Wednesday, August 06, 2014

Tornado Outbreaks Could Have a Climate Change Assist

Damage in Moore, Okla., a week after a powerful tornado ripped across the town in May 2014. (Credit: www.gettyimages.com) Click to enlarge.
A study released Wednesday posits that changes in heat and moisture content in the atmosphere, brought on by a warming world, could be playing a role in making tornado outbreaks more common and severe in the U.S.

Part of the challenge in examining the climate-tornado link is because individual tornadoes occur on such a small scale.  There’s also just a lot of year-to-year variability that adds noise for researchers trying to look at the big picture.  Tornado records can also seem deceiving as population growth and weather technology like radar have improved to help researchers identify more tornadoes.  While that’s largely good, it has the potential to skew numbers.

The new research, published in Climate Dynamics, finds a way to circumnavigate those challenges to a degree.  Helping refine the number of tornadoes, researchers only counted twisters that ranked as EF1 or higher on the Enhanced Fujita scale, which is used to measure tornado damage and wind speed.  And rather than trying to analyze the connection between climate change and individual tornadoes, they looked at clustered outbreaks of tornadoes.

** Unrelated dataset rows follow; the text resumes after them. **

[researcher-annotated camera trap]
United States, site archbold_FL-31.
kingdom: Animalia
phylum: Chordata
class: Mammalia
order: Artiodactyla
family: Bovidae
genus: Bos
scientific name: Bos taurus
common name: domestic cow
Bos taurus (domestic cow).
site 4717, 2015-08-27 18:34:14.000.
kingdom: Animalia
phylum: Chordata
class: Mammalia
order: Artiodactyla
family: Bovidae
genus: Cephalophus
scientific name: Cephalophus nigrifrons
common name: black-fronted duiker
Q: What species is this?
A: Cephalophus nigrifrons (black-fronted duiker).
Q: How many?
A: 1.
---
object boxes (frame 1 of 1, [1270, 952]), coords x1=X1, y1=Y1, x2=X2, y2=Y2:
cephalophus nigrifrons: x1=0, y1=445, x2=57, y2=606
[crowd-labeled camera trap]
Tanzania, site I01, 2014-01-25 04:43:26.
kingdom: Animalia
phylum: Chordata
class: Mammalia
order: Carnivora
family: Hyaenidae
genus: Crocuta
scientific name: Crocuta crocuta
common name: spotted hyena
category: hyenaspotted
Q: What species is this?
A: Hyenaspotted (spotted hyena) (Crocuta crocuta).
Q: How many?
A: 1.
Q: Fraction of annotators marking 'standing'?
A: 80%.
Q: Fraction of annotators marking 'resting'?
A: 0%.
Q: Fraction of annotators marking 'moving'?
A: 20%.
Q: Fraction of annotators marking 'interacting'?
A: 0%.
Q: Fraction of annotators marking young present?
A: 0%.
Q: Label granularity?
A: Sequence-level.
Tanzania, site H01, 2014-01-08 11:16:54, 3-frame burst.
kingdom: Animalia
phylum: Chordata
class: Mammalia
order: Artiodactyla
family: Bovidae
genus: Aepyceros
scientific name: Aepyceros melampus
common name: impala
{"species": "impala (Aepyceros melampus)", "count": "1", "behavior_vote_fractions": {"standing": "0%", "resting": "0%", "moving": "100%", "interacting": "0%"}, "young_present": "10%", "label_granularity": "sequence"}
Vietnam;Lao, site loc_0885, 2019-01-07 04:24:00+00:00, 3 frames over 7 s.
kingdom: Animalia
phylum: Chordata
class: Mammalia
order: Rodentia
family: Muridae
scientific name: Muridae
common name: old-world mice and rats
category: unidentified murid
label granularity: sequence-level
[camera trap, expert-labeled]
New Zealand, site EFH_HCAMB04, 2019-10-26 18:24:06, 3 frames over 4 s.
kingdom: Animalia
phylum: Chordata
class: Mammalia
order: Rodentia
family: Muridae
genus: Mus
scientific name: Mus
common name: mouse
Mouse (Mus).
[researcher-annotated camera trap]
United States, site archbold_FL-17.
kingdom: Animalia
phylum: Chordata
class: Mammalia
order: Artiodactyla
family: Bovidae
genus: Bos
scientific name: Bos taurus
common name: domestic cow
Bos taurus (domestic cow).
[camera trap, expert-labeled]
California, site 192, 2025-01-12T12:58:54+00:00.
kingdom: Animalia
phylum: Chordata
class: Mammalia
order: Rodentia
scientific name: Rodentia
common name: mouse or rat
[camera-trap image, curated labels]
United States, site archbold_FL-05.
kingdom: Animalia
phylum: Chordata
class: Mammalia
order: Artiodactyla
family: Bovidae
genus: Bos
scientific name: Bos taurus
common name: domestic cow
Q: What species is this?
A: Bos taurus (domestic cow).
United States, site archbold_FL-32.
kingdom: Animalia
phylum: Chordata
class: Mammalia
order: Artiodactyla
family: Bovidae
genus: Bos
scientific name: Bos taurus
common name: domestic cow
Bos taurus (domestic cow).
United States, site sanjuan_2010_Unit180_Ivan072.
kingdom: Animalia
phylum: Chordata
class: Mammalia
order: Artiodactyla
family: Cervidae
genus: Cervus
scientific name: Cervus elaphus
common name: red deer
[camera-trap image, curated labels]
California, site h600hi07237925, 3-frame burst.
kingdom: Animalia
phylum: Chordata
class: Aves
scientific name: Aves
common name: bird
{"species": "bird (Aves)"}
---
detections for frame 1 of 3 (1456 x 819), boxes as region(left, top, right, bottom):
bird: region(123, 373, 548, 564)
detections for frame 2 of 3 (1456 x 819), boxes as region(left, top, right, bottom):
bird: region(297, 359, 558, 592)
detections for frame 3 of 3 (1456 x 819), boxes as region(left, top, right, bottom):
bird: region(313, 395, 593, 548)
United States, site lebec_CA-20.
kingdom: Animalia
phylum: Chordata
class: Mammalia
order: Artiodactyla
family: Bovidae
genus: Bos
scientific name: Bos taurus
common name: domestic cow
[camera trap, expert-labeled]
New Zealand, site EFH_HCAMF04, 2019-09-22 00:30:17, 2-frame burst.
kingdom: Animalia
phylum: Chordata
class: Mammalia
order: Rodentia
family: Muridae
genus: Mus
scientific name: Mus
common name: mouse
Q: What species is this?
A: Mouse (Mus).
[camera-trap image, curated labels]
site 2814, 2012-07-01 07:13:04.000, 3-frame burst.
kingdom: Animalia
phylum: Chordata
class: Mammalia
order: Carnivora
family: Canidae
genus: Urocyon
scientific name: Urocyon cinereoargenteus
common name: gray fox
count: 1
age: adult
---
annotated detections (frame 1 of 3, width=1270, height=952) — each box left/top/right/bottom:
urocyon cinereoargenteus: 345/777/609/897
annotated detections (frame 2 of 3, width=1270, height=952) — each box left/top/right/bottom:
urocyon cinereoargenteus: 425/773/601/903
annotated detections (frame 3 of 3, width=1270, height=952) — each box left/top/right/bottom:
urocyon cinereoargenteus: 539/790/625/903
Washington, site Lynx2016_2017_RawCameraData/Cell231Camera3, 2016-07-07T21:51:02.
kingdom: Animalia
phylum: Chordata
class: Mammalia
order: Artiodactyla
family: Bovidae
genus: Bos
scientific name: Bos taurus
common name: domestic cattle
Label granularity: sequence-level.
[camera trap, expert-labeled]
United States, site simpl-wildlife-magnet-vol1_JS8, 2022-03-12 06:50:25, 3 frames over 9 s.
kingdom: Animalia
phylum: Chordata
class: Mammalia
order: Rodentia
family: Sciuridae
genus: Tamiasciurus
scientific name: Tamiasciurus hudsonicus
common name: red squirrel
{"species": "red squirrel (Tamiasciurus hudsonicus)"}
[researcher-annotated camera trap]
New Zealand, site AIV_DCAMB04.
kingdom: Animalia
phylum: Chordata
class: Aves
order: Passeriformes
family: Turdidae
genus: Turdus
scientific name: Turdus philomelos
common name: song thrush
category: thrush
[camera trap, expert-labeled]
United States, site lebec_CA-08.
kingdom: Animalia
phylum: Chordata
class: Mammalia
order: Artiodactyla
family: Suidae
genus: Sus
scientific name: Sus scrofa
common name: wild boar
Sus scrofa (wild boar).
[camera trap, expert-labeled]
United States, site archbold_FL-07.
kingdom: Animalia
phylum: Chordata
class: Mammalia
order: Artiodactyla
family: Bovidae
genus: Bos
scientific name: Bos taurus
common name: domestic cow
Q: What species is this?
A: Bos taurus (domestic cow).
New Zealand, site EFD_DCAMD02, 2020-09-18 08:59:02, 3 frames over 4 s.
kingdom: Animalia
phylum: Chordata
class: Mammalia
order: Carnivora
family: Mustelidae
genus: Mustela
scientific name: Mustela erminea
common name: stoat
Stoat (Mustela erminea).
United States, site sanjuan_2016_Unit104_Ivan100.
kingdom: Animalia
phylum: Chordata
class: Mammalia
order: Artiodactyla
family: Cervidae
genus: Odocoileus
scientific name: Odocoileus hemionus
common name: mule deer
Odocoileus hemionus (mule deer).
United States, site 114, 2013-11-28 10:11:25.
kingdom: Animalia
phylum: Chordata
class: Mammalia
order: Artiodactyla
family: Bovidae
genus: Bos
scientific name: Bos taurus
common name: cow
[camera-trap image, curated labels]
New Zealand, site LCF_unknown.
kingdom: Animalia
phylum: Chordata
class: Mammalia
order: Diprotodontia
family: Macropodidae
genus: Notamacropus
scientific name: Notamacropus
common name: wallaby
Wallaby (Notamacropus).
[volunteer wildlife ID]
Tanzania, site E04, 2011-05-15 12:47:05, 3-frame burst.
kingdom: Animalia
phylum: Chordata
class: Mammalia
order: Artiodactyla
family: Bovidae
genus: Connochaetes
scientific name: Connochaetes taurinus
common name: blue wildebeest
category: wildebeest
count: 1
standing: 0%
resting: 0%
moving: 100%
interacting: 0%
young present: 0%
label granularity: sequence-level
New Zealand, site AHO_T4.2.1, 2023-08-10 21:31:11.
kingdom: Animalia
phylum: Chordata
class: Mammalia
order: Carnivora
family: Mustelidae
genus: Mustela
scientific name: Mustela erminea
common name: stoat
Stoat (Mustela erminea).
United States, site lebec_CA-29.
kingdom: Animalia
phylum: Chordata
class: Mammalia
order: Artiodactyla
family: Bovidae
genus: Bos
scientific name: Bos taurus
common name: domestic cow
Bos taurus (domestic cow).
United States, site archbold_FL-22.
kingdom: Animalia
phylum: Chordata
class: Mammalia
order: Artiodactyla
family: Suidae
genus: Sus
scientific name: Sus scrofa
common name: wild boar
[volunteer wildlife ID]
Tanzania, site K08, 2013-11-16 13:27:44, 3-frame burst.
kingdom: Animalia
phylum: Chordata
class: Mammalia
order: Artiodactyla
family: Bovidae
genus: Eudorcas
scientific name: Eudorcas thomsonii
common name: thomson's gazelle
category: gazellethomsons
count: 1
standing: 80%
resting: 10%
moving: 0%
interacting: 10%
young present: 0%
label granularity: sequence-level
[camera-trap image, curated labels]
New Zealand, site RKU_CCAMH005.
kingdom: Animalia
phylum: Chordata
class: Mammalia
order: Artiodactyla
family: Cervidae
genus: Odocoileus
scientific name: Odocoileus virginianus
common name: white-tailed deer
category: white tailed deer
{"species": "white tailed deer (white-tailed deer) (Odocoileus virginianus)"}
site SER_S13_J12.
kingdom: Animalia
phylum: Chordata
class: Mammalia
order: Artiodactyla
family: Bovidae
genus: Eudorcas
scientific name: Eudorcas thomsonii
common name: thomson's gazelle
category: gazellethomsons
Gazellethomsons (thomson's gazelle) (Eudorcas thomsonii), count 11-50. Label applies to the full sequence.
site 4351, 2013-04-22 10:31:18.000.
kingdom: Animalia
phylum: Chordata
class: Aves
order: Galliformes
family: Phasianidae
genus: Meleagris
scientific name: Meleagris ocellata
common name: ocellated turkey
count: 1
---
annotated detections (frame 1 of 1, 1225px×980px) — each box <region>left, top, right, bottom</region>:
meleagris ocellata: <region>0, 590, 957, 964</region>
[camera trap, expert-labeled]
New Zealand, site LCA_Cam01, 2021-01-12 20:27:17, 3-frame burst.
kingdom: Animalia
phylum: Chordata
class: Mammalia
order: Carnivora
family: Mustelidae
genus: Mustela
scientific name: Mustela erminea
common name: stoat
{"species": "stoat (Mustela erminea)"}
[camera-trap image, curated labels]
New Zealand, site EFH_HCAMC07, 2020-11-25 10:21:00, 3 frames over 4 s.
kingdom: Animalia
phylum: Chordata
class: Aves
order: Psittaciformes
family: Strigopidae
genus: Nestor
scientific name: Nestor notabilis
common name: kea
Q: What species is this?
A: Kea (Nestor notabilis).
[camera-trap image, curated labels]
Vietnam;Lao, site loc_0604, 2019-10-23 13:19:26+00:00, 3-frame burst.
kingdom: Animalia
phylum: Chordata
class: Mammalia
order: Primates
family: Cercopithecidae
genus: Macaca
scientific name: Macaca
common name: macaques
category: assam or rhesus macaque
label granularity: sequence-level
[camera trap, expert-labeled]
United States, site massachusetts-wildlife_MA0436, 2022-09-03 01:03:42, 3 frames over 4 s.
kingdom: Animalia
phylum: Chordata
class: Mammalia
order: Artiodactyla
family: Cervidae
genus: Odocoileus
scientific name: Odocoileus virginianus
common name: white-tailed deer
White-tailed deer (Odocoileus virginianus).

“It occurred to us that even though the annual number of tornadoes may be stationary, it’s possible there are other metrics that could be analyzed.  When you start looking at the number of days in which a lot of tornadoes occur, you see change,” said James Elsner, a tornado researcher at Florida State and lead author of the study.

Specifically, Elsner and his colleagues found that the number of days with large outbreaks have been increasing since the 1950s and that a greater proportion of tornadoes are occurring in those outbreaks compared to the whole.